4 matchs, aucun but, et un centre d'entraînement qui a tout essayé. Cela finira — les disettes finissent toujours — mais personne au Rayo Vallecano ne peut dire quelle semaine.
« Je pourrais parler d'arbitrage et je pourrais parler de chance. Je ne le ferai pas. On a perdu. » L'entraîneur, 0‑1, et une conférence de presse qui a duré quatre minutes.
« Je titularise des joueurs qui font le travail. Tout le travail. » Aucun nom n’a été prononcé ; toutes les caméras se sont quand même tournées vers Randy Nteka, et l’entraîneur a laissé faire.
À venir05/10/2026
Rayo Vallecano défie l'équipe que tout le monde poursuit
Real Madrid se présente en leader. Une équipe de tête se fait battre à peu près une fois par mois, et le club qui s'en charge s'offre une semaine dont il se souvient toute l'année.
Aucune réclamation n'est possible ici et toutes les parties le savent, ce qui ne raccourcit pas le trajet jusqu'au banc. La forme est la seule monnaie du football sur laquelle on ne peut pas emprunter.
« Ça avait assez duré. Je préfère le dire en face plutôt que de laisser traîner. » Dix minutes à huis clos à Rayo Vallecano, et les deux hommes en sont ressortis en disant que tout allait bien.

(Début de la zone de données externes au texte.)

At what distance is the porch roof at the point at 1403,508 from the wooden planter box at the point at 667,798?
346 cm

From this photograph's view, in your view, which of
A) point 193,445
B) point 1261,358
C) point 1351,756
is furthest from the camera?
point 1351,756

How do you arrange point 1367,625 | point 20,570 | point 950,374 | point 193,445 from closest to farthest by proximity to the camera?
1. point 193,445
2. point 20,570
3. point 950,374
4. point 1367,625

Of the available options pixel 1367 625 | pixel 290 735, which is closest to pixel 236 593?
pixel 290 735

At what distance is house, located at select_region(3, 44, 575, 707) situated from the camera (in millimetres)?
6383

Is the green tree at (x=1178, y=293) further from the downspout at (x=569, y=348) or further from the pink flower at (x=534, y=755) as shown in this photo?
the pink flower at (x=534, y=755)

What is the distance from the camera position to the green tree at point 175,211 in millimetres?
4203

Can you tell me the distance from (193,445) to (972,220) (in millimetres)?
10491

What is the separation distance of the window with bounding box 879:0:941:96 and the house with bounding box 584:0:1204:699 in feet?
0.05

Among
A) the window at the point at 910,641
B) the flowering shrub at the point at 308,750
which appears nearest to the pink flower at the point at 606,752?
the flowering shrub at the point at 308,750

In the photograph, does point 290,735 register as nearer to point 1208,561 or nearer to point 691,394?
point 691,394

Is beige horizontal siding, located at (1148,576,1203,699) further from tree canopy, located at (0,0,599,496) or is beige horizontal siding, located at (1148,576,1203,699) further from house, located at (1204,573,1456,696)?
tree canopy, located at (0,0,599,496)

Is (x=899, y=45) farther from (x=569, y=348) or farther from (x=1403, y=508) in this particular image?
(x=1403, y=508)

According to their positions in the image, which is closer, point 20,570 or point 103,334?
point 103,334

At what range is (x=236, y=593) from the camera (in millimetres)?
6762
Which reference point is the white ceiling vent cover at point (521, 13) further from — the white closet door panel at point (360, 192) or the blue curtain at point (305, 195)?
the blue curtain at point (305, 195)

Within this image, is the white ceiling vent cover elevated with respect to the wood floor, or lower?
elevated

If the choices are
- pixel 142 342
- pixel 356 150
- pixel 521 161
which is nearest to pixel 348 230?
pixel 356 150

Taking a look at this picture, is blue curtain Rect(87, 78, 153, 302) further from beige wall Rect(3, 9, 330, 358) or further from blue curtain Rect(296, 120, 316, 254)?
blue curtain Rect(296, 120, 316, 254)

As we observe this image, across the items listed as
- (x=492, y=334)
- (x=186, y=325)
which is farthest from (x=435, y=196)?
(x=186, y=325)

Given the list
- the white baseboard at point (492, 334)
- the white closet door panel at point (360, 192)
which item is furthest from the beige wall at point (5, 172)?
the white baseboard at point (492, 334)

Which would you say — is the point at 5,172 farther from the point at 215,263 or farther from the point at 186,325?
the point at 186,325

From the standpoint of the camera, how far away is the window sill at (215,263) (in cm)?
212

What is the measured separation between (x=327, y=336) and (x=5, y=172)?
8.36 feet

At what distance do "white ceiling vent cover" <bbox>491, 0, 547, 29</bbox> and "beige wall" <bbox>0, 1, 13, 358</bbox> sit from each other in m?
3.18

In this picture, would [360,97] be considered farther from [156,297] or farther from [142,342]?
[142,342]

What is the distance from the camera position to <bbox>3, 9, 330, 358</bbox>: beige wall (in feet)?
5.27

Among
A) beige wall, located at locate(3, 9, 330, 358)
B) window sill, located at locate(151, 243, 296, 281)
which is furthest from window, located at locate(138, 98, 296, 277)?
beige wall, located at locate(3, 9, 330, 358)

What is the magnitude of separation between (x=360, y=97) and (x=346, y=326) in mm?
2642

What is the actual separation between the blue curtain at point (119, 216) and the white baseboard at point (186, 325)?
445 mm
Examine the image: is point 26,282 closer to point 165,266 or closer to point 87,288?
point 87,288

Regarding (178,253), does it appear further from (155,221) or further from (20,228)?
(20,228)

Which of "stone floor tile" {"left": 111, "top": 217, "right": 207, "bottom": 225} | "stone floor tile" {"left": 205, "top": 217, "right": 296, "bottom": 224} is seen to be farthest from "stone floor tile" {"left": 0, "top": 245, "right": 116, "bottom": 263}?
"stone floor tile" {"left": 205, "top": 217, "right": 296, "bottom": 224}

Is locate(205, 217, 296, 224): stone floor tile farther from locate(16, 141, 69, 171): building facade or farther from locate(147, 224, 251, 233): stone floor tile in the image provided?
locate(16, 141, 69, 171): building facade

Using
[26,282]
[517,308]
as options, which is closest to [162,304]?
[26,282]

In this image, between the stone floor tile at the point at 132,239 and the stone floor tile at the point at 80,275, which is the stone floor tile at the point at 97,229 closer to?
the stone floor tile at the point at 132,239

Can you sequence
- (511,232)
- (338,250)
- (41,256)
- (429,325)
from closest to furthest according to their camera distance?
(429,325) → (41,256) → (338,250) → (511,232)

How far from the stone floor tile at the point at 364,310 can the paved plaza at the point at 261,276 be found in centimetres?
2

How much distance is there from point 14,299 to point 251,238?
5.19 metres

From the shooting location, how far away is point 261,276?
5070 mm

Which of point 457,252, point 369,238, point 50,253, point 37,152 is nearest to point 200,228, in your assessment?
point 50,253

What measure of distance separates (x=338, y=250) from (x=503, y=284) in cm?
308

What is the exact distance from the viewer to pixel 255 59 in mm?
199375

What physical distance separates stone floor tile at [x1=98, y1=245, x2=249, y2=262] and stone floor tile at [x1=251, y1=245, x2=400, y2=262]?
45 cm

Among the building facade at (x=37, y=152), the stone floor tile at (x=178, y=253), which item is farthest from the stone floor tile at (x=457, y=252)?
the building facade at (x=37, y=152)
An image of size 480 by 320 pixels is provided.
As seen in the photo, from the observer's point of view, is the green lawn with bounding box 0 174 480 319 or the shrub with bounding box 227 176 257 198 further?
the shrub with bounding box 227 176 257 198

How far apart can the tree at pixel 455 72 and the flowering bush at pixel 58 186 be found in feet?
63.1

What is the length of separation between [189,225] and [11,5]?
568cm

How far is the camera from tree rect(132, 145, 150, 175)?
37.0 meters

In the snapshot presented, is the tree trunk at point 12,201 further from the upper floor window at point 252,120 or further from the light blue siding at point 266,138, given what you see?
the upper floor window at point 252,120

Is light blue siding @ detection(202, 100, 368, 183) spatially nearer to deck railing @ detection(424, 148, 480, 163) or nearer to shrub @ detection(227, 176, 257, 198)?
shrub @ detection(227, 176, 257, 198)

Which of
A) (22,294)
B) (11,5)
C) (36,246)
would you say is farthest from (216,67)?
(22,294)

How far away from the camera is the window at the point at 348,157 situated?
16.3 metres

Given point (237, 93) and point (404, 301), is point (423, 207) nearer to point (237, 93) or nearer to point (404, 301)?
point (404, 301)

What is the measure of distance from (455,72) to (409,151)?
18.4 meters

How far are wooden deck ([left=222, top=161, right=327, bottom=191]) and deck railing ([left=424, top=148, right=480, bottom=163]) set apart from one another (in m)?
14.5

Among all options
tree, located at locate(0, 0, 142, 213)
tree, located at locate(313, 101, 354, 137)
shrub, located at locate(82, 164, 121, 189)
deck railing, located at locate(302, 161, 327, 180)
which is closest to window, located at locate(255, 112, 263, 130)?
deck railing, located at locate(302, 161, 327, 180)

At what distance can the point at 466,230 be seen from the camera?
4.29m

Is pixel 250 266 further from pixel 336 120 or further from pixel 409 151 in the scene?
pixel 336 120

Andrei Raţiu et un coéquipier se sont dit cette semaine des choses qu'il faudra plus d'une semaine pour effacer. Il ne s'agissait pas de football, et les deux jouent samedi.
Effectif21/09/2026
Un transfert que Deian Verón aurait fait gratuitement
Il existe de chaque carrière une version où le joueur finit là où il a choisi plutôt que là où on l'a choisi. Deian Verón vit cette version au Rayo Vallecano, et cela se voit généralement dès le premier mois.
Personne au club ne dira à voix haute pour qui cette recrue est arrivée, et c'est précisément comme cela qu'on sait pour qui elle est arrivée. Franco Cabral vient prendre un maillot que quelqu'un porte encore.
« Celui qui ne court pas pour ce maillot ne le portera pas longtemps. » Aucun nom n'a été prononcé, et ce n'était pas la peine : dans le vestiaire, tout le monde a compris.
« Je regarde tous les matchs de Rayo Vallecano d’ici. Ça dit tout de l’endroit où est ma tête. » Le prêt à Alavés suit son cours, mais le cœur n’a jamais fait le voyage.
« Les supporters ont le droit d'être en colère. Moi aussi. On va rectifier ça. » 0‑1, un entraîneur qui dit ce qu'il faut dire, et un vestiaire qui en a entendu une autre version.